Aber auch eine Überdimensionierung der Anlage wäre problematisch: Einerseits würde sie unverhältnismässig hohe Fixkosten erfordern, mehr Energie benötigen sowie höhere Abwassergebühren nach sich ziehen. Andererseits bewirkt eine Unterlastung der biologischen Reinigung, dass die wertvollen Mikroorganismen im Belebtschlamm zu wenig Nahrung (Schmutzstoffe) erhalten und infolgedessen «verhungern». Die biologische Reinigungsstufe würde ihre Funktion nicht mehr erfüllen und Schmutzstoffe gelangten ungeklärt zurück in den Wasserkreislauf.
Eine Mischwasserentlastung ist im Hinblick auf den Gewässerschutz zwar nicht ideal, stellt jedoch im Vergleich zu einem Ausfall der biologischen Reinigungsstufe in der ARA Werdhölzli das weitaus kleinere, und vor allem zeitlich begrenztere Übel dar.
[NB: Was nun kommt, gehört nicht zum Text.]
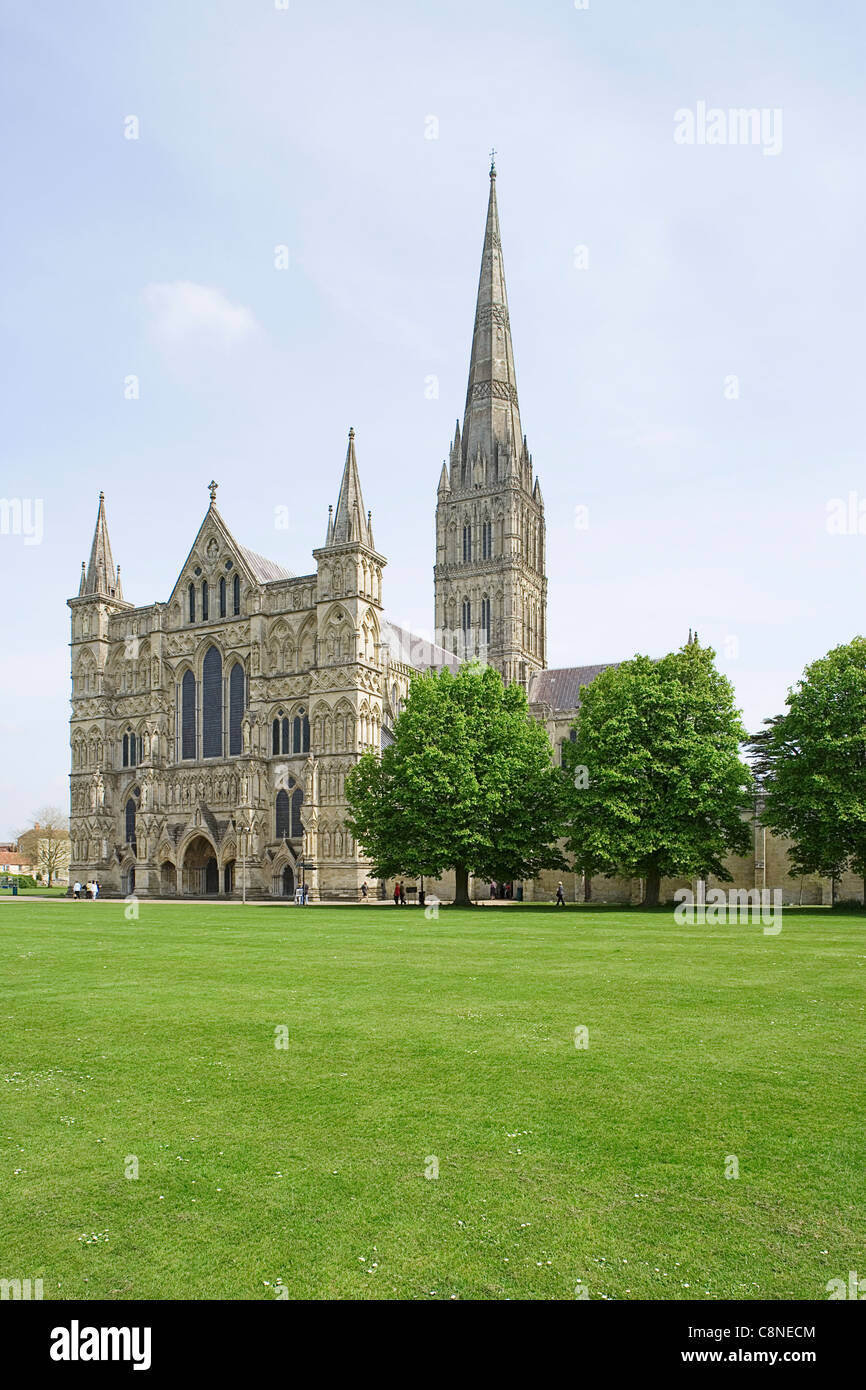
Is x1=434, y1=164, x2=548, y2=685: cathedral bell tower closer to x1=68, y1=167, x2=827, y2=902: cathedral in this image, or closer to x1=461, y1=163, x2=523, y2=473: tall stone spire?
x1=461, y1=163, x2=523, y2=473: tall stone spire

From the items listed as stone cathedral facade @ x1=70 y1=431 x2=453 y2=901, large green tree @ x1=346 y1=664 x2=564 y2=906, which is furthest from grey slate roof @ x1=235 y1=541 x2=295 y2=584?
large green tree @ x1=346 y1=664 x2=564 y2=906

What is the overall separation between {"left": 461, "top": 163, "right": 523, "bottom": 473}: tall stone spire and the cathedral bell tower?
10 centimetres

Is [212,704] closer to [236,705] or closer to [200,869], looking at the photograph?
[236,705]

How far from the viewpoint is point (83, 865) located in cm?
6650

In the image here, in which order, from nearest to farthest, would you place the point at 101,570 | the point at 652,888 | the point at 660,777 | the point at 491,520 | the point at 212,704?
the point at 660,777 → the point at 652,888 → the point at 212,704 → the point at 101,570 → the point at 491,520

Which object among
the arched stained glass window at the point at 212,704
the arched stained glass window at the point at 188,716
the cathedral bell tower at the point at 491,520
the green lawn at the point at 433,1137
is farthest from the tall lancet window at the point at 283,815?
the green lawn at the point at 433,1137

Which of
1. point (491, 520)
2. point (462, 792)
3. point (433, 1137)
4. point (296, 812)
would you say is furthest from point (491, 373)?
point (433, 1137)

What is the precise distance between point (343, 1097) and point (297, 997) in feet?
18.5

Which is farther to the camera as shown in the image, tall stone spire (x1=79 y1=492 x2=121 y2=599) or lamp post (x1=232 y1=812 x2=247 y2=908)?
tall stone spire (x1=79 y1=492 x2=121 y2=599)

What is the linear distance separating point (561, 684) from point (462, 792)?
4699 centimetres

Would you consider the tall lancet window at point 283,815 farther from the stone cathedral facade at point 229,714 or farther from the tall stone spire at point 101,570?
the tall stone spire at point 101,570

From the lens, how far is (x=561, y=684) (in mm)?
89250

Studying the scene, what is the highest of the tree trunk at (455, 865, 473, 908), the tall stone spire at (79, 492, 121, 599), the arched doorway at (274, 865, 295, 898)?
the tall stone spire at (79, 492, 121, 599)

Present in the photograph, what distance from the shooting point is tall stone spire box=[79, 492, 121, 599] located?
7081cm
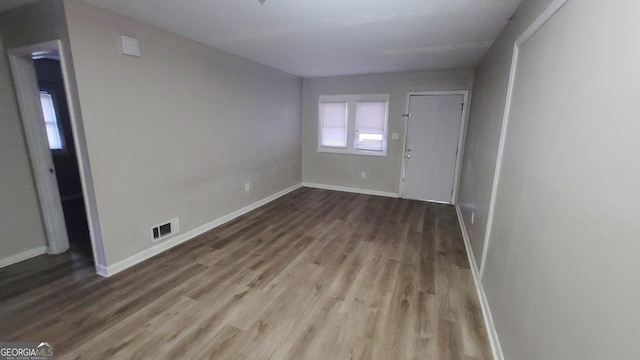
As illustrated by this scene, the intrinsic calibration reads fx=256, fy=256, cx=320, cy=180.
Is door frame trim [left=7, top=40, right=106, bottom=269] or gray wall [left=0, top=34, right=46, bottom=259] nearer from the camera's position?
door frame trim [left=7, top=40, right=106, bottom=269]

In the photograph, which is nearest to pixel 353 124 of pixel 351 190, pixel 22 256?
pixel 351 190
Zumal das Abwasser durch den hohen Anteil Regen bereits stark verdünnt ist und sich der besonders belastete Schmutzstoss am Anfang eines Regenereignis in den Regenbecken absetzt.
Die Anzahl der Mischwasserentlastungen lässt sich trotz dieser Vorbedingungen minimieren:
Einbau zusätzlicher Puffer: Durch den Zubau von Speichervorlumen wie Stapelkanälen können Spitzenlasten bei Abwasserabflüssen lokal gebrochen werden. Das Abwasser wird gestapelt und gedrosselt weitergegeben, Entlastungen können somit reduziert werden. Ein aktuelles Beispiel dafür bildet die Erneuerung der Abwasserinfrastruktur an der Wehrenbachhalde in Witikon.
Einbau spezieller Entlastungsbauwerke: Bauliche Anpassungen an den Entlastungsbauwerken bewirken bei einem Überlauf eine verzögerte Abgabe von Mischwasser in ein öffentliches Gewässer, wodurch das Abwasser stärker verdünnt und das Gewässer weniger belastet wird. Ein Beispiel dafür ist das neue Entlastungsbauwerk am Stöckentobelbach im Burgwies.
Ausbau von Trennsystemen: Die Stadt Zürich verfügt historisch bedingt mehrheitlich über ein Mischsystem, bei dem Regen und Abwasser gemeinsam abgeführt werden. Das Trennsystem dagegen führt separate Leitungen für Schmutzwasser und Regenwasser. Schwach verschmutztes Regenwasser wird dabei nicht zur ARA geführt, sondern in öffentliche Gewässer eingeleitet. Wo zweckmässig und baulich möglich, setzt die Stadt Zürich dies im Rahmen von Kanalerneuerungen durch.
Regenwassermanagement: Indem sauberes Regenwasser vermehrt versickert, statt als Oberflächenabfluss via Kanalisation in die ARA zu gelangen, wird nicht nur die städtische Wasserbilanz verbessert, sondern auch die ARA vor unnötiger Überlastung durch Regenwasser geschützt (Schwammstadt-Prinzip, vgl. Blau-grüne Infrastruktur – Aufbau von Wasserresilienz).
Zur laufenden Verbesserung des Gewässerschutzes investiert die Stadt Zürich sowohl in die Schaffung zusätzlicher Puffer im Entwässerungssystem als auch in den nachhaltigen Umgang mit der Ressource Regenwasser.
Das Baden in der Limmat nach starkem Niederschlag ist in der Regel zwar nicht verboten, aber dennoch nicht empfehlenswert. In erster Linie sorgt der höhere Wasserstand für stärkere Strömung und erhöht somit das Unfallrisiko. Des Weiteren können die Fliessgewässer aus obengenannten Gründen vorübergehend mit Fäkalkeimen aus Abwasserreinigungsanlagen belastet sein und im schlimmsten Fall eine Infektion nach sich ziehen.